Stored data
##############################

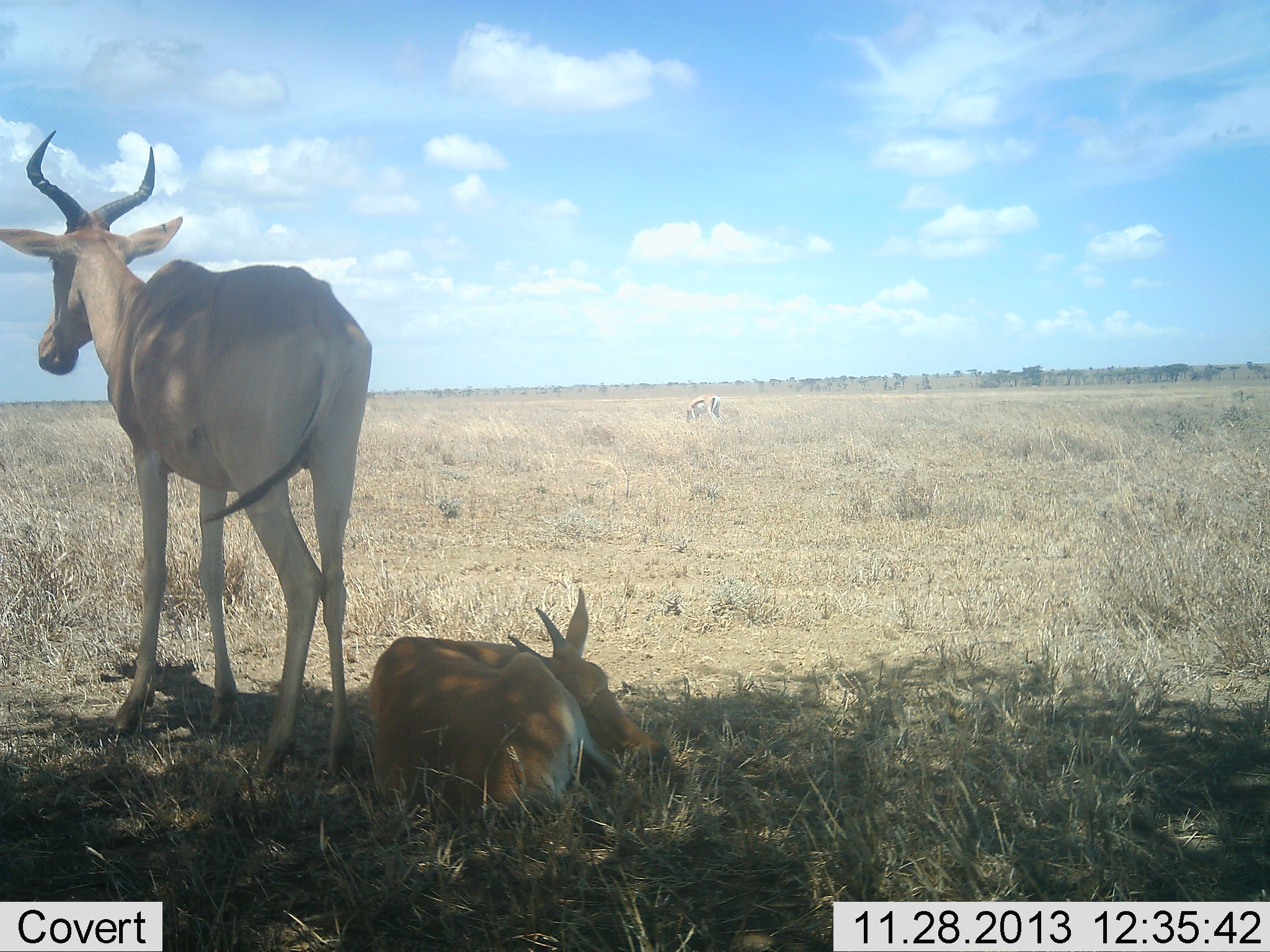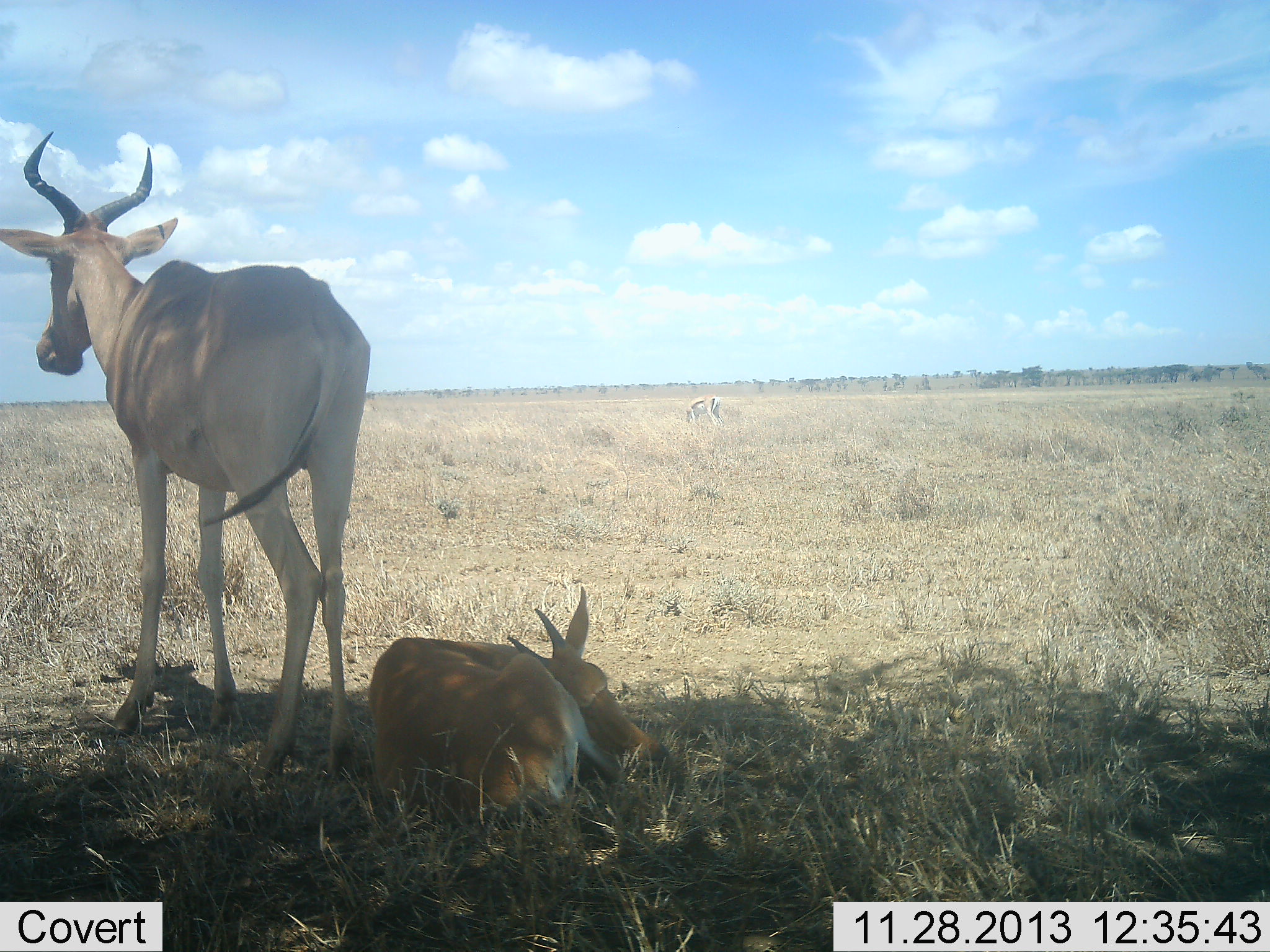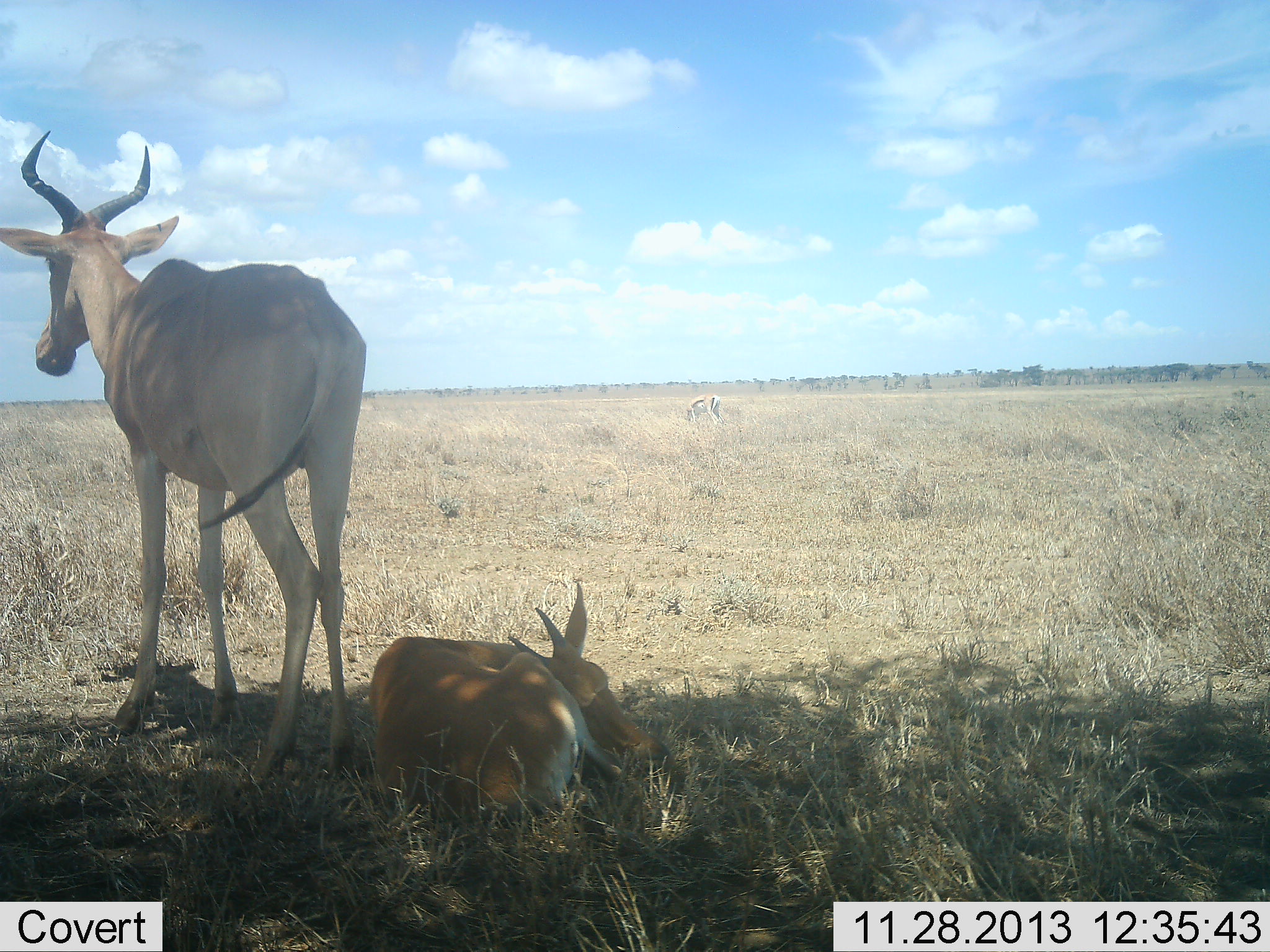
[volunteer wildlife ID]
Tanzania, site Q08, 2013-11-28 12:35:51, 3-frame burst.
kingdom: Animalia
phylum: Chordata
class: Mammalia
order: Artiodactyla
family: Bovidae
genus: Alcelaphus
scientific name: Alcelaphus buselaphus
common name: hartebeest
Hartebeest (Alcelaphus buselaphus), count 2. Behavior (volunteer vote fractions): standing 82%, resting 100%, moving 0%, interacting 0%. Young present (vote fraction): 64%. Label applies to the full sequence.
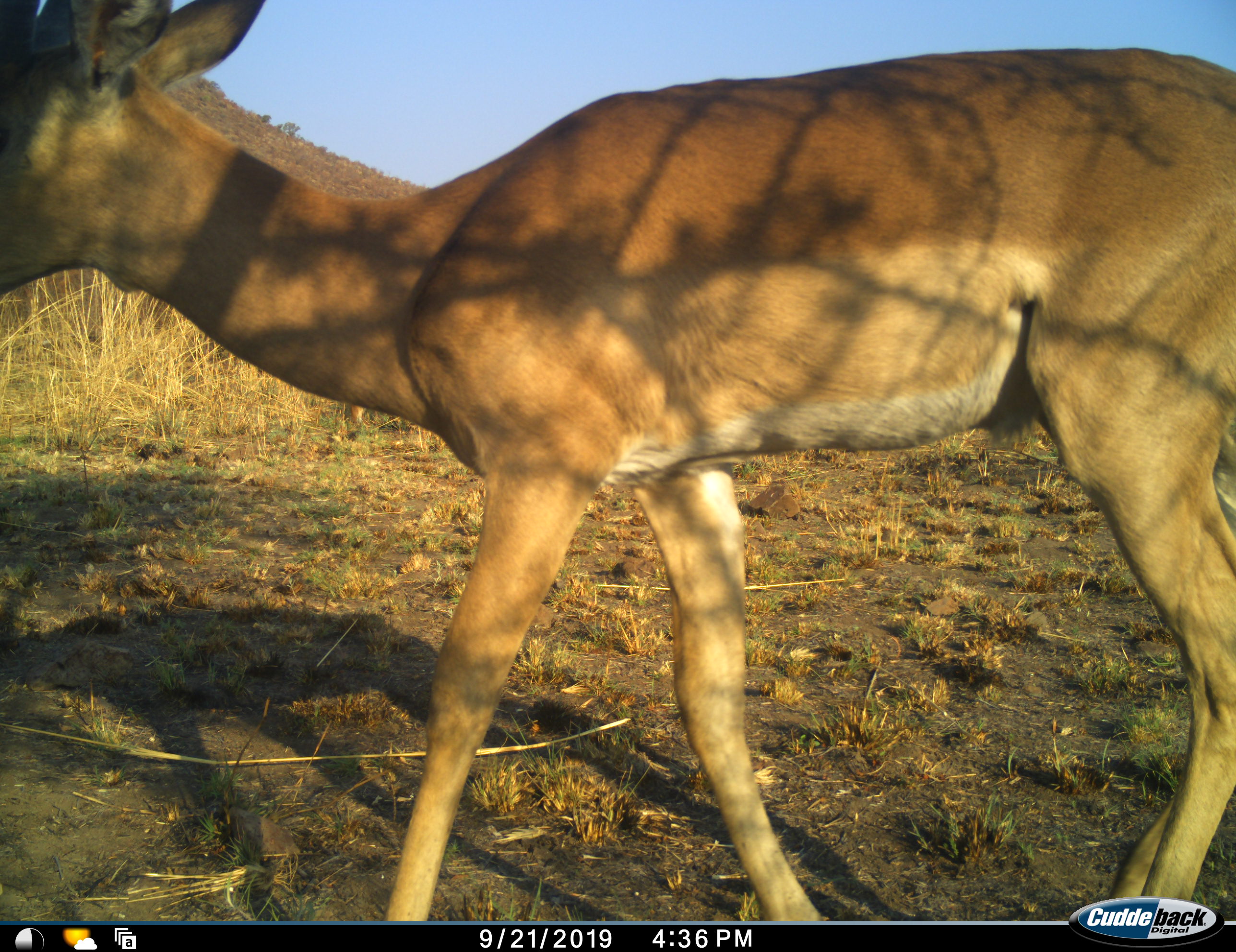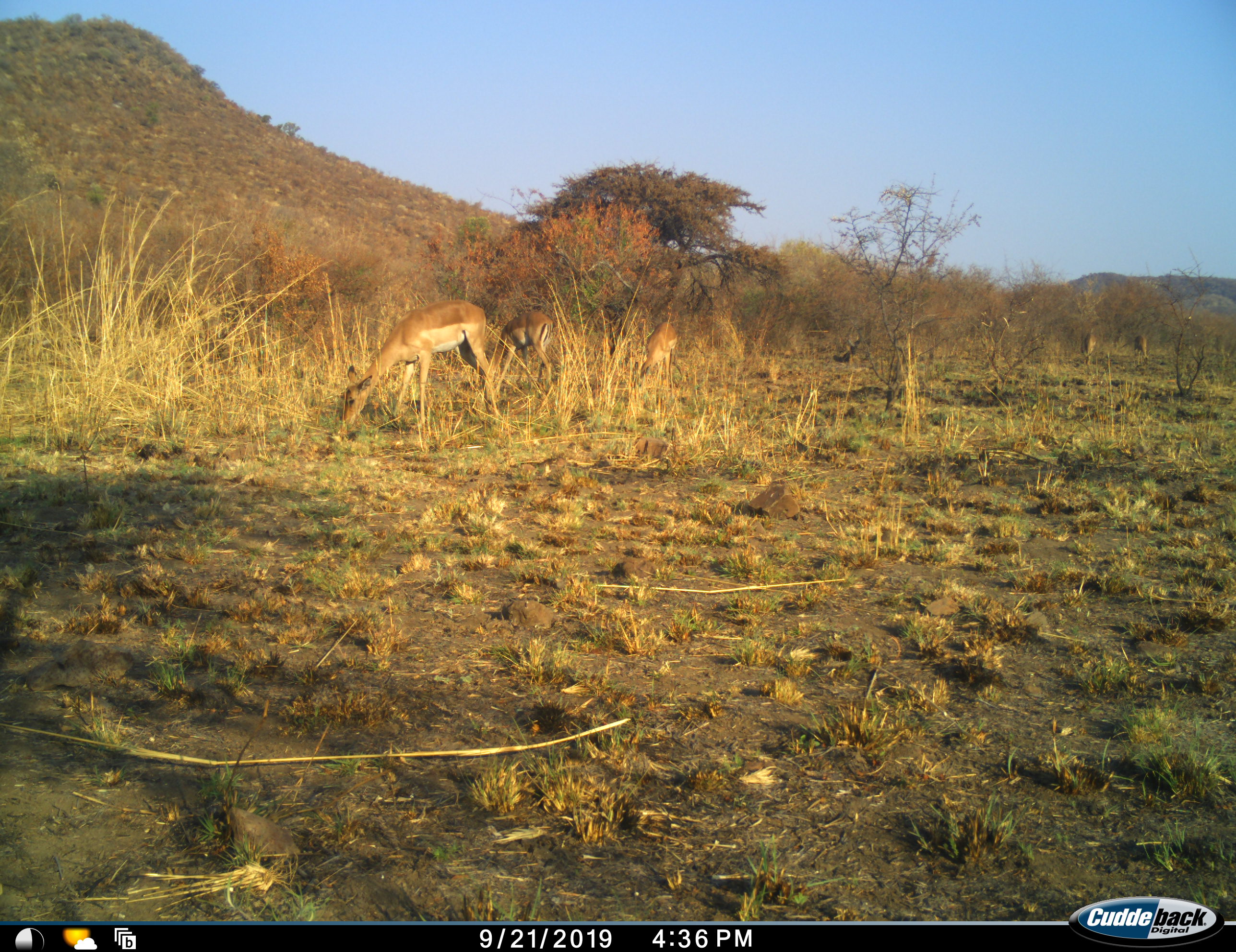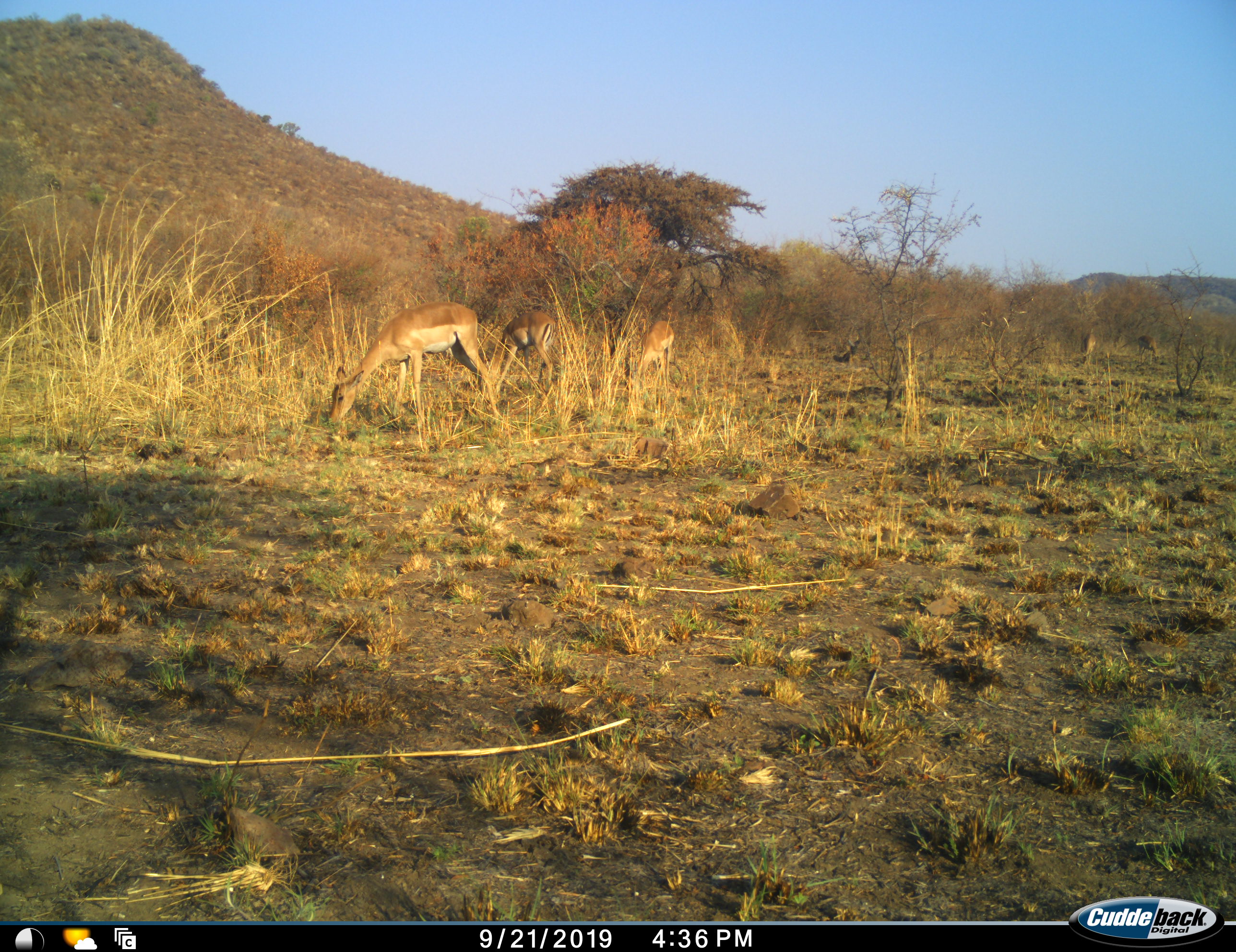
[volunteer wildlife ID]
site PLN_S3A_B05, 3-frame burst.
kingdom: Animalia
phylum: Chordata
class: Mammalia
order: Artiodactyla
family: Bovidae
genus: Aepyceros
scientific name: Aepyceros melampus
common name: impala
Impala (Aepyceros melampus), count 6. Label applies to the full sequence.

##############################

Problem description
When the line containing "common name: hartebeest" has been located, retype it and each line after it through the end of the records, excluding the pictures and adding nothing else.

Problem solution
common name: hartebeest
Hartebeest (Alcelaphus buselaphus), count 2. Behavior (volunteer vote fractions): standing 82%, resting 100%, moving 0%, interacting 0%. Young present (vote fraction): 64%. Label applies to the full sequence.
[volunteer wildlife ID]
site PLN_S3A_B05, 3-frame burst.
kingdom: Animalia
phylum: Chordata
class: Mammalia
order: Artiodactyla
family: Bovidae
genus: Aepyceros
scientific name: Aepyceros melampus
common name: impala
Impala (Aepyceros melampus), count 6. Label applies to the full sequence.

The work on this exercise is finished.